Receiving DACA (Deferred Action for Childhood Arrivals) status at 21 afforded Mata work eligibility, a driver’s license and access to higher education, but his residency remains uncertain, even though he is married to an American citizen. His experience directly informs not only the content of his work, but also its format: Solos are portable and inexpensive to create, and that helps Mata save for expenses like the biennial $495 DACA renewal fee.
“I can’t have a five-year plan to develop as an artist,” says Mata, now 28 and enrolled in the MFA program at the University of Maryland, College Park. “How will I be financially? I just don’t know. It’s just living day by day.”
Gabriel Mata
Hillary Goidell
Some immigrant dance artists are also ineligible for certain government and private grants that require U.S. citizenship. Additionally, there may also be insufficient social resources that take into account their unique needs, such as language services and fees associated with immigration.

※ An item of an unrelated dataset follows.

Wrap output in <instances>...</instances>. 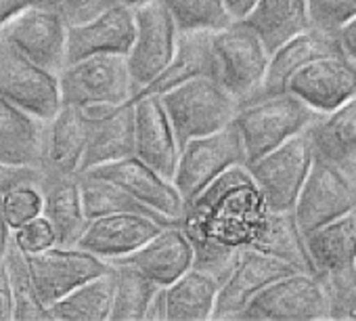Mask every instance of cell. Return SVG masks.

While Cifuentes cites the New York Foundation for the Arts and the Center for Traditional Music and Dance as notable resources, she says, “by and large, there isn’t intentional support for immigrant dance artists.” Or, as Mata puts it, “As immigrants, we get the scraps of the scraps.”
The Bias Against Minorities
Immigrants who are perceived as people of color experience additional discrimination, says Cifuentes. Over a three-year period, the number of Muslim refugees to the U.S. has been decreased by 91 percent. And over the past two years, the U.S. government has put DACA protections in limbo and instituted “extreme vetting” procedures at the borders, such as the January 2020 questioning by the Customs and Border Protection agents of Iranian-Americans returning from abroad.
Contrast that with Pascal Rioult’s experience. “I was lucky, being a Western European citizen and white. Getting a green card was a really easy process,” says the New York City–based choreographer who emigrated from France in 1981, performed with the Martha Graham Dance Company for 10 years and founded RIOULT Dance NY in 1994. “That is not the case for a lot of other people, and that’s unfair.”
Well aware of his privilege, he is trying to increase equity with a youth program at Rioult Dance Center in Astoria, Queens, an exceptionally diverse neighborhood that is home to people from nearly 100 countries.
“We have kids from all different ethnicities,” he says. “We hope that training them from the bottom up will increase diversity in dance, and that eventually they will start to funnel into the company.”
Pascal Rioult leading a rehearsal
Sofia Negron, Courtesy Rioult
New Ideas Become “American”
Countless influential dance artists were and are immigrants, from George Balanchine and José Limón to Ephrat Asherie and nora chipaumire. “Immigrant dancemakers have been vital to what we know as dance today,” Cifuentes says.
Dance/NYC sees immigrant artists as a boon to American dance, and among its recommendations for fostering inclusion and equity are field-wide education on immigrant-rights issues and implicit bias, bringing more immigrant artists onto funding panels, and encouraging leading organizations to provide mentoring.
Every immigrant dance artist brings with them their unique perspective as an individual and a cultural legacy of their country of origin. Over time, their contributions get absorbed into American dance culture, and it’s easy to forget that they originally brought their ideas and identities from other parts of the world.
As Smko sees it, that’s simply one aspect of dance’s power as an international language. “The idea behind the movement is to touch your mind, regardless of who you are,” says Smko. “It’s made for humans.”